Break out the poppies and find a veteran to hug because it is Armistice Day! One of my very favorite days. For those of you who don’t know: my name’s Lindsey, hey, and the only thing you need to know about me, if nothing else, is that I read All Quiet on the Western Front when I was eighteen and it completely changed my view of veterans, military, war, history, and the trauma associated with all of that.


I grew up surrounded by servicemen: my great-grandfather Herb fought in WWII; grandfather Tom was also a WWII veteran; grandpa Dave was stationed in Germany; my cousin Paul has served in the Marines for the last twenty years; uncle Bud, uncle Jim, and uncle Bob all served in Vietnam, and that’s not it but I’m just bragging at this point so I’ll stop.

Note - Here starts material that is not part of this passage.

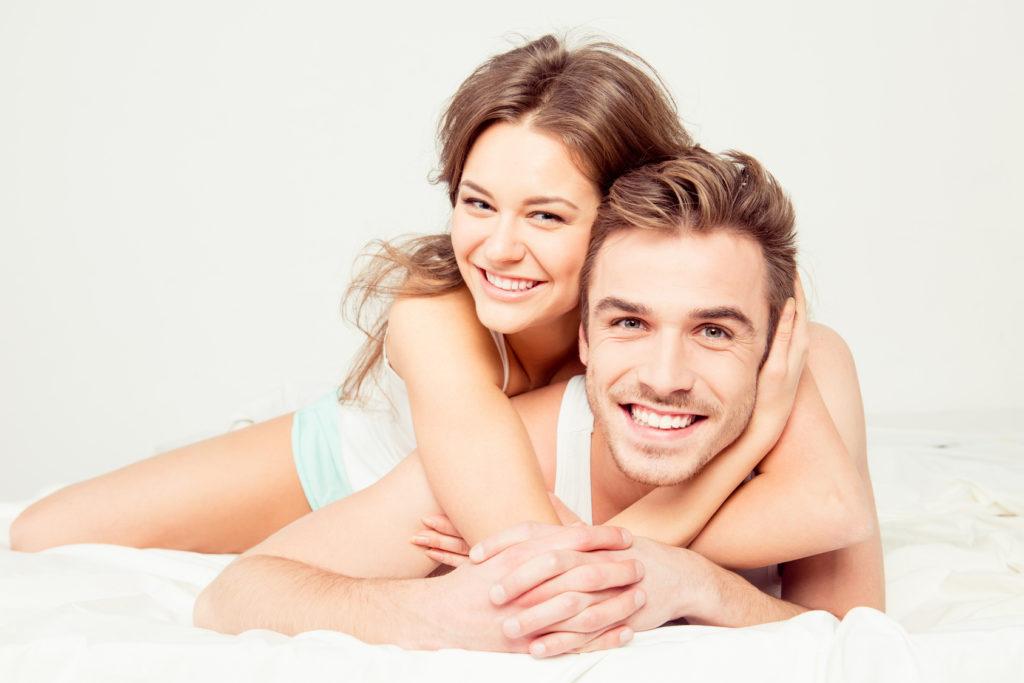 Frau und Mann genießen gemeinsam die Zeit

Now as much as I hate, despise, find little to no excuse for war, I love these men too much to express in any way besides screaming (which I am doing right now, you just can’t hear it). Much to the chagrin of old classmates and some left-leaning politicians, I have found that you can, indeed, hate the wars and love the veterans who fought in them. I like capitalism, our free-market economy, and *love* free speech and press and expression. And our vets do, too – so much so that they sacrifice their youth, their time, energy, stability, their bodies, and very often their lives to protect those freedoms.

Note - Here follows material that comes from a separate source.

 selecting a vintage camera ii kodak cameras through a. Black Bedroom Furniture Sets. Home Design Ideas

(AlthoughIamwellawarethatsometimesourgovernmentliestousandmakesusthinkourfreedomisatstakewheitisinfactnotbutthatisnottheconversationwearehavingtodayalright?alright.)


War is, quite inarguably, the worst event to experience, by all accounts. It is humanity at its most gruesome, its most unforgiving. It takes innocence, naivety, and curiosity and turns it into fear – fear of the other, of oneself. It pushes its survivors to the edge of oblivion only to pull them back at the last moment, just after forcing witness to the tremendous loss it incurs.

In memory of that loss and devastation:


WWI

1914-1918

One of the deadliest conflicts in human history, World War I took the lives of nearly 38 million people, both military and civilian. The first day of the Battle of the Somme alone claimed the lives of 76,710 men and is considered the bloodiest day in British military history. The war left a battered and bruised Germany absolutely ravaged and set the stage for the most infamous genocide to take place a short 15 years later; it dissolved the Austro-Hungarian Empire, and absolutely destroyed the French economy.

116,708 American military personnel perished (and we were only in it for a year).

Armistice Day is commemorated every year to mark the armistice signed between the Allies and Germany, which took effect at eleven o’clock in the morning—the “eleventh hour of the eleventh day of the eleventh month” in 1918.


WWII

1939-1945

While the First World War was one of the deadliest conflicts in human history, the Second World War was the deadliest conflict in human history. 50 to 80 million people died – the majority of them civilians. That’s 3% of the world’s population.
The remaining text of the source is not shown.